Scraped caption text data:
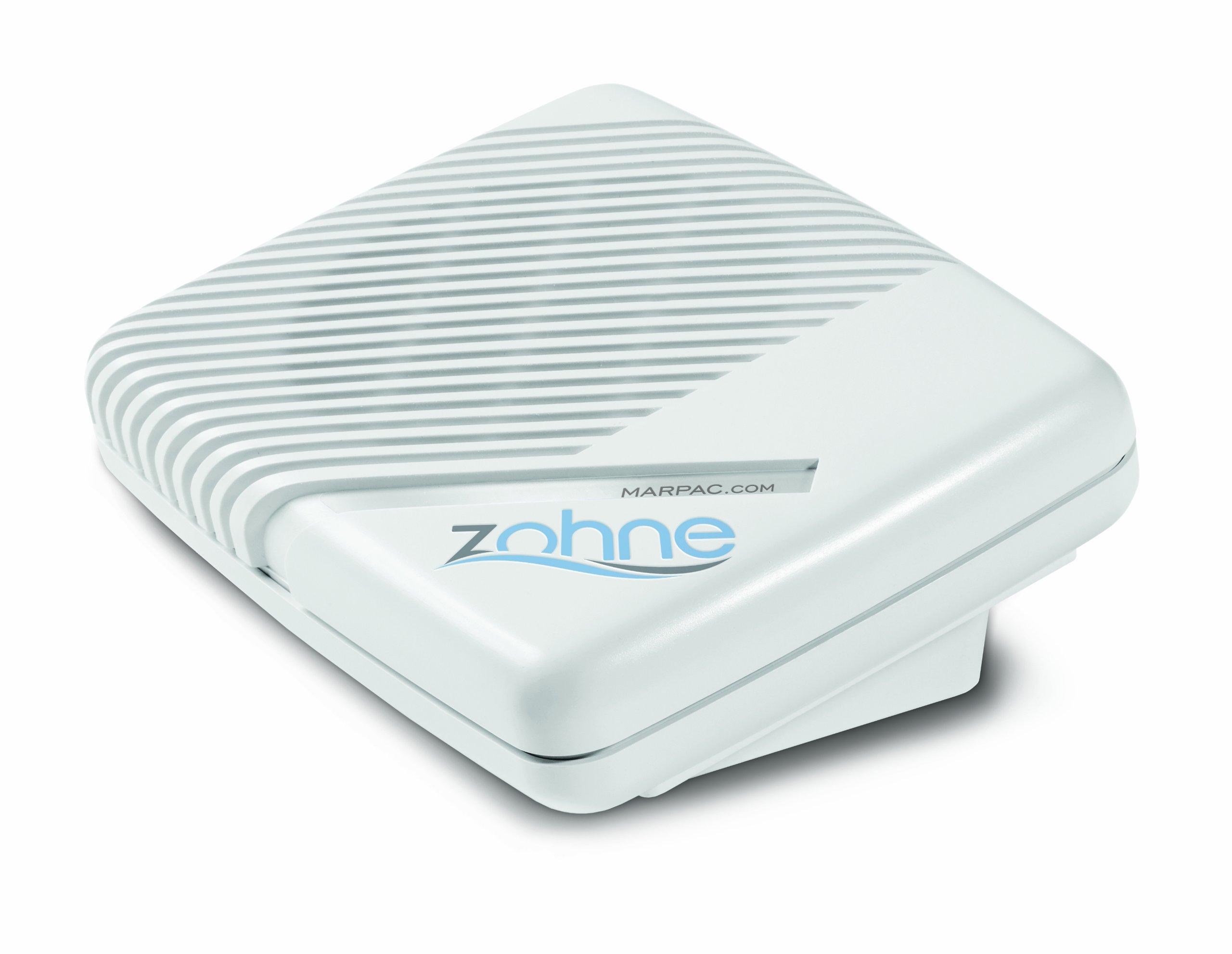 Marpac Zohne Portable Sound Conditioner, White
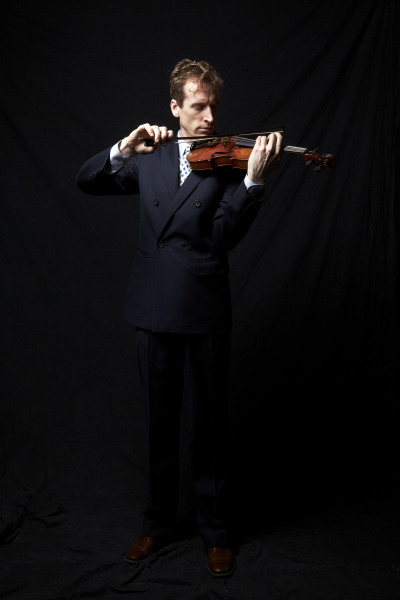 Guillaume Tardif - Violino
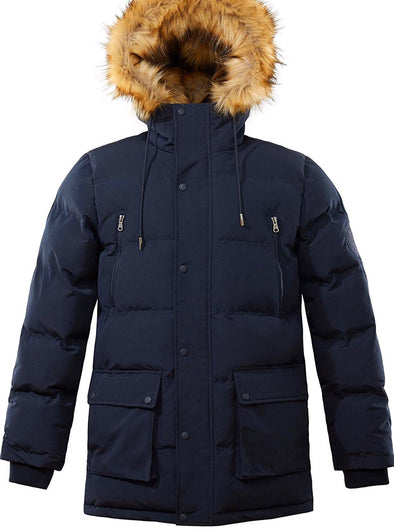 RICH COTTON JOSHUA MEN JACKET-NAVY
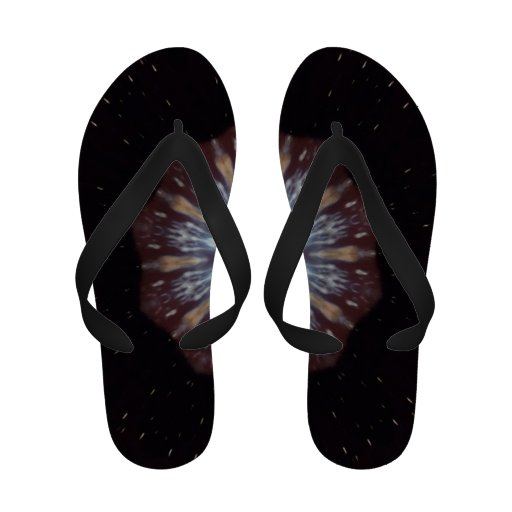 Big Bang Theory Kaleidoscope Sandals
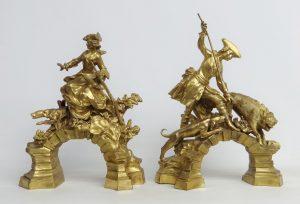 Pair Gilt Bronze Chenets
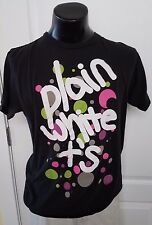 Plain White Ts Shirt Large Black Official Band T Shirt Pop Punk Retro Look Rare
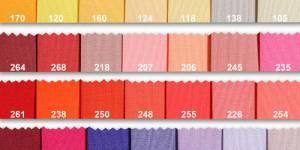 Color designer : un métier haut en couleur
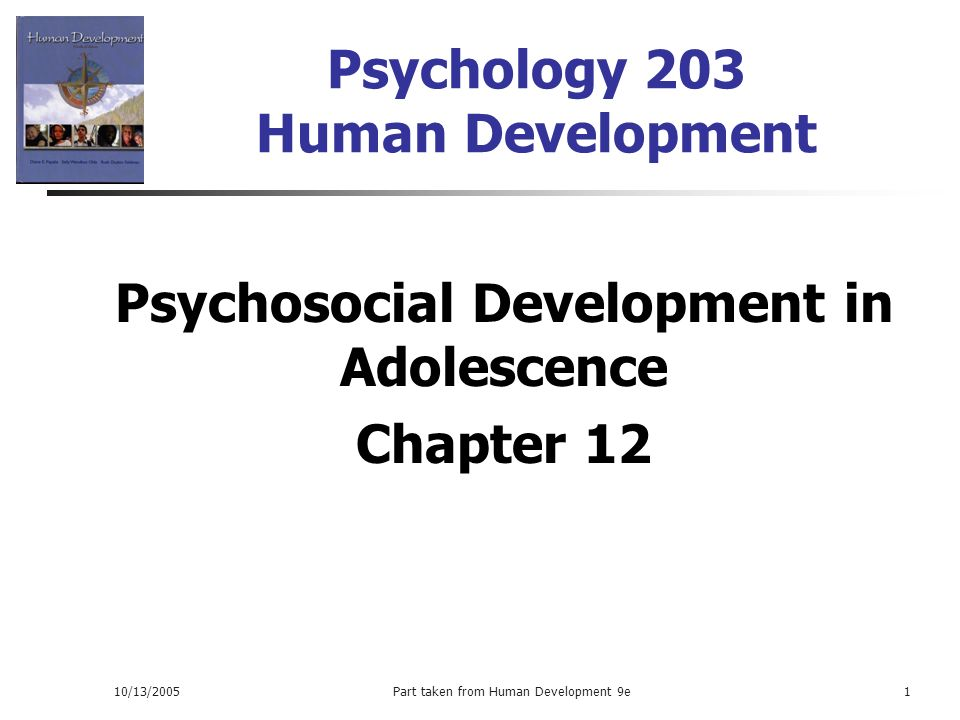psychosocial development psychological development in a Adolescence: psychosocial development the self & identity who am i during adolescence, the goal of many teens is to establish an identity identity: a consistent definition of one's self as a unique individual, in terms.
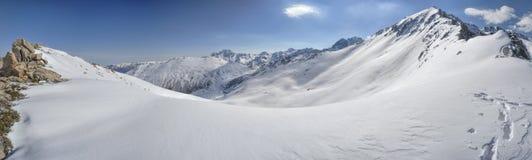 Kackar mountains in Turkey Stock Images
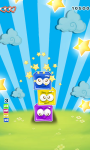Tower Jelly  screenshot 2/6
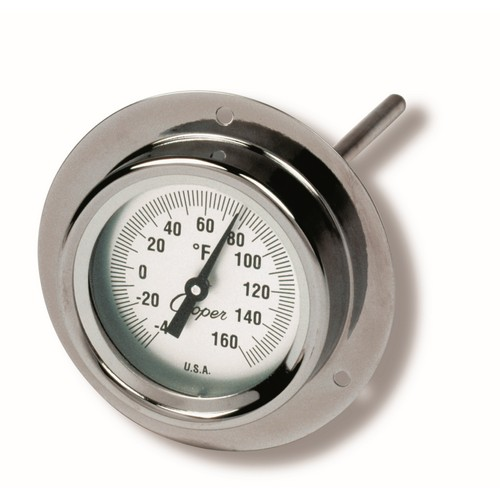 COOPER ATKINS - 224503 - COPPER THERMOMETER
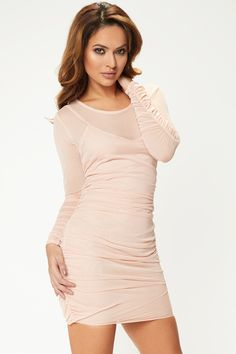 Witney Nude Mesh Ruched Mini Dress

— THE PROBLEM —
Restate the lines of the records exactly, starting at the first and stopping after the line with "Color designer : un métier haut en couleur". Leave out any picture.

— WRITTEN SOLUTION —
 Marpac Zohne Portable Sound Conditioner, White
 Guillaume Tardif - Violino
 RICH COTTON JOSHUA MEN JACKET-NAVY
 Big Bang Theory Kaleidoscope Sandals
 Pair Gilt Bronze Chenets
 Plain White Ts Shirt Large Black Official Band T Shirt Pop Punk Retro Look Rare
 Color designer : un métier haut en couleur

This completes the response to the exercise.